In an accusatory Information, dated 22 July 1996, petitioner, City


Health Officer Rico Jacutin of Cagayan de Oro City, was charged
before the Sandiganbayan, Fourth Division, with the crime of Sexual
Harassment, thusly:

“That sometime on or about 01 December 1995, in Cagayan de Oro City,


and within the jurisdiction of this Honorable Court pursuant to the
provisions of RA 7975, the accused, a public officer, being then the City
Health Officer of Cagayan de Oro City with salary grade 26 but a high
ranking official by express provision of RA 7975, committing the offense in
relation to his official functions and taking advantage of his position, did
there and then, willfully, unlawfully and criminally, demand, solicit, request
sexual favors from Ms. Juliet Q. Yee, a young 22 year-old woman, single
and fresh graduate in Bachelor of Science in Nursing who was seeking
employment in the office of the accused, namely: by demanding from Ms.
Yee that she should, expose her body and allow her private parts to be
mashed and stimulated by the accused, which sexual favor was made as a
condition for the employment of Ms. Yee in the Family Program of the
1
Office of the accused, thus constituting sexual harassment.”

Upon his arraignment, petitioner pled not guilty to the offense


charged; hence, trial proceeded.

**Record set**

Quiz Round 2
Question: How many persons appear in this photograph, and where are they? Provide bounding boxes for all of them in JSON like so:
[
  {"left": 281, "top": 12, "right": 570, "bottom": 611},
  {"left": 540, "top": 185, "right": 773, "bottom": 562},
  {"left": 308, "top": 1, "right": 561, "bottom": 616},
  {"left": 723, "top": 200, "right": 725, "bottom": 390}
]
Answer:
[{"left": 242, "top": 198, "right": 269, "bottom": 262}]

* * *

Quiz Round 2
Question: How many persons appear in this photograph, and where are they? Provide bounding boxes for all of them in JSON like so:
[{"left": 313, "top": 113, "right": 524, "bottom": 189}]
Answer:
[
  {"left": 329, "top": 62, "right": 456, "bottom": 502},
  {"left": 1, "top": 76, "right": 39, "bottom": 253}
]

==

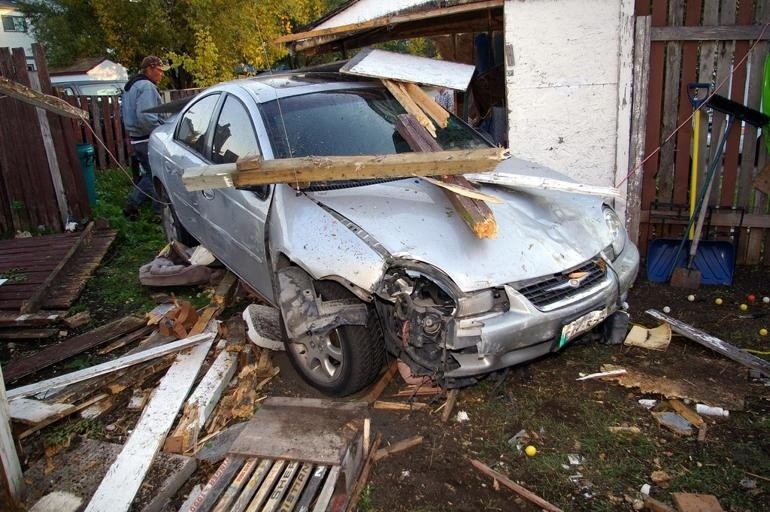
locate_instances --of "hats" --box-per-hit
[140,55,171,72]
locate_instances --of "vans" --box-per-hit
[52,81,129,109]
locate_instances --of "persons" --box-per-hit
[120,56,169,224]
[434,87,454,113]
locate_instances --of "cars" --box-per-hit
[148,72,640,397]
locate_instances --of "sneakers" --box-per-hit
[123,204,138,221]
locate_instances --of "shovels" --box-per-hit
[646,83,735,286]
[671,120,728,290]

**Description of the task**
In the excerpt on the sexual harassment charge, what did the petitioner plead upon his arraignment?

**Result of this exercise**
Not guilty.